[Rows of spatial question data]
========================================

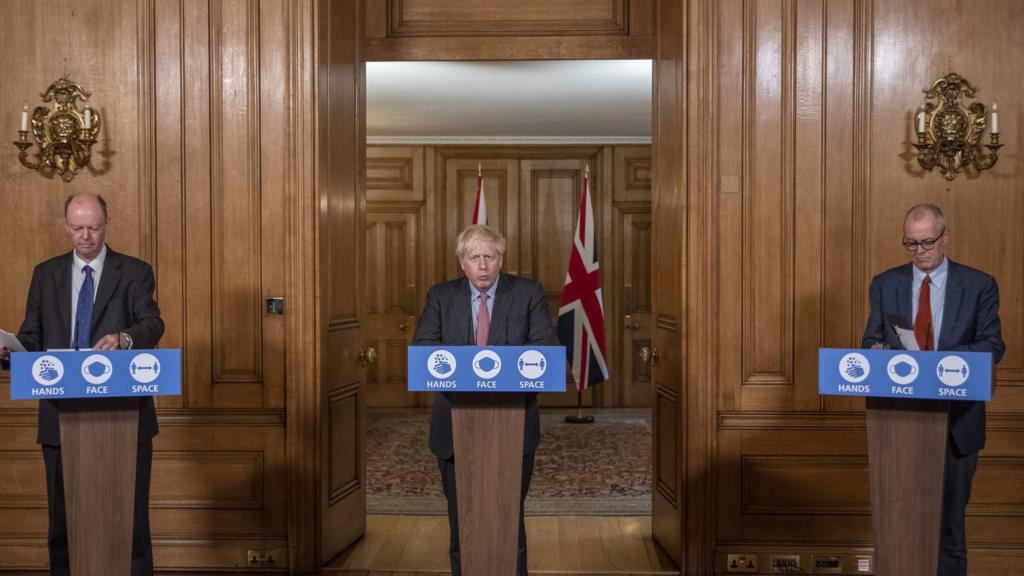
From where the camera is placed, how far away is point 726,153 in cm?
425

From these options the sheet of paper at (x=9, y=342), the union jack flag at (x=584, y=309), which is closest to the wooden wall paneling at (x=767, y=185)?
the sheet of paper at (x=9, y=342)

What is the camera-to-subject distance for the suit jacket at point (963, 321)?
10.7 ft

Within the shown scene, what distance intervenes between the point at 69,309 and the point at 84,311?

========================================

Copy out the text of every item above word for word, leaving out the pictures.

From where the camera is placed, how far away is point 726,153 in cm?
425

From these options the sheet of paper at (x=9, y=342), the union jack flag at (x=584, y=309), which is closest to the wooden wall paneling at (x=767, y=185)?
the sheet of paper at (x=9, y=342)

What is the camera-to-subject distance for the suit jacket at point (963, 321)?
10.7 ft

Within the shown scene, what distance intervenes between the point at 69,309 and the point at 84,311?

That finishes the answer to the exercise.